> **Work required**:
Resume the article about San Francisco's statue honoring World War II's comfort women, and write on from its last sentence.

Resilience Recognized: San Francisco Honors World War II’s “Comfort Women”

Glazed in bronze patina, the three girls face outward and hold hands. They look solemn and defiant as they gaze straight ahead, staring over the crowds that form around them. From head to toe, the girls—ages 12 to 18: one Chinese, one Korean, and one Filipina—are no more than 5”2’. But atop the column, they stand twice as tall.

“The raised height of the survivor declares that they will no longer have their story hidden in shame. Instead, their bravery and perseverance demand acknowledgment,” Steven Whyte, sculptor of this statue, called “The Women’s Column of Strength,” told The Politic.

The statue, constructed on November 1, 2017, in San Francisco, is one of dozens of public memorials around the world demanding acknowledgment of the horrific abuse that comfort women suffered in World War II. Several similar statues have been constructed this year in cities ranging from Atlanta to Manila. The euphemism “comfort women” refers to the estimated 80,000 to 200,000 girls and women that the Japanese Imperial Army kept as sex slaves between 1932 and 1945. The majority of comfort women were between 14 and 18 years old and came from Korea, China, the Philippines, and other countries occupied by Japan.

Japanese soldiers abducted the girls from their homes to meet the increasing demand for sex slaves in military camps. During the war, comfort women were detained in state-run camps known as “comfort stations,” which consisted of small wooden shacks or tents. The comfort women were sometimes abused by 70 men in one day, according to a 1996 UN report.

Though these atrocities were widespread until the war ended in 1945, the comfort women’s plight went largely unacknowledged on an international scale before the 1990s.

That is now beginning to change.

Mary McCarthy, associate professor of political philosophy at Drake University said in an interview with The Politic that today, women are “taking agency for themselves and seeking historical justice.”

“The women themselves remained silent for decades because of the shame,” Judith Mirkinson, president of the the Comfort Women Justice Coalition, echoed in an interview with The Politic.

“The irony to me is that if a woman gets raped, it is our fault, it is our shame. But what women are trying to say now, is that this has nothing to do with us,” she said. “This is your problem, not our problem.”

Advocacy groups like The Comfort Women Justice Coalition (CWJC) hope to end the long period of silence by honoring the women’s plight. The group funded the San Francisco sculpture and, in the summer of 2015, invited Mirkinson to help pass a resolution to put up the statue.

“I thought it was going to be very easy, like a no-brainer. Like who could be against a memorial for women who have been sexually enslaved,” Mirkinson told The Politic. “It turns out to be far different.”

The project took two years to complete, and Mirkinson was surprised by how much opposition she met in the process. “It was really a mixed bag because so much of the Japanese-American community supported us, and then there was a faction against usand they organized,” she said.

> **Dataset section**:
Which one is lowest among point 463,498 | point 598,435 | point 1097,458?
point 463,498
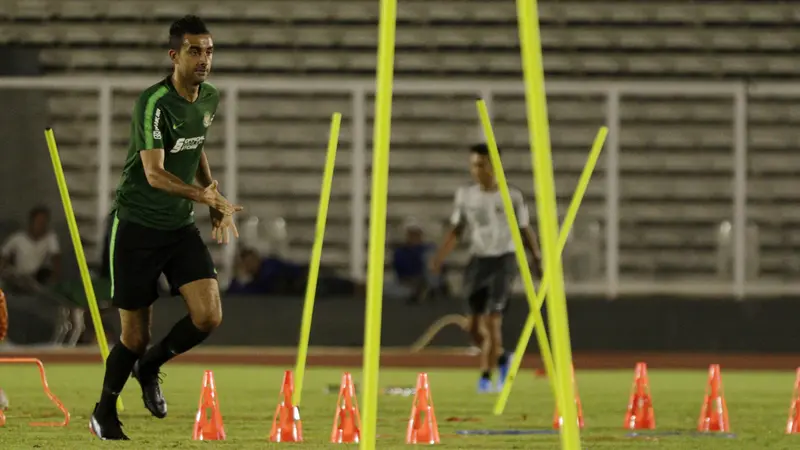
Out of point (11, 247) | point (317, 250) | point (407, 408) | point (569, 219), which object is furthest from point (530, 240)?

> **Result of the task**:
In addition to opposition from some members of the Japanese-American community in San Francisco, many people in Japan were critical of the statue. Japanese lobbyists and employees of the local Japanese Consulate protested to block the statue’s installation. The mayor of Osaka, Hirofumi Yoshimura, even threatened to cut official sisterhood ties with San Francisco because of it, a threat that made national headlines. A spokesperson for Japan’s Foreign Ministry called the decision to put up the statue “regrettable and incompatible with the position and efforts of the government of Japan.”

“They want to harken back to a time that never existed,” Mirkinson said of Japanese opposition to the statue. In her view, there are several reasons for the resistance. First, they were afraid this would engender and bring up anti-Japanese feelings left over from the war,” she said. The second reason, Mirkinson believes, is “a loyalty to the Japanese government, and a feeling that this issue had already been adjudicated.”

In an interview with The Politic, Kelly Ahn, spokesperson for the Atlanta Comfort Women Memorial Task Force, said opponents misunderstand the purpose of the statue.

“The issue is not about the perpetrating country. To me, the name of the country that perpetrated the sex slavery is almost irrelevant. If the country was named Korea, or the United States, I would still be fighting for a memorial. It just happens to be, in history, the Japanese army.”

Ahn continued, “They try to make it Japan vs. Korea, if they want to get technical with names, then it should be Japan vs. the thirteen nations [reported to house comfort stations]. Ultimately, it is Japan vs. the truth,” he said. “And they can’t run away from the truth.”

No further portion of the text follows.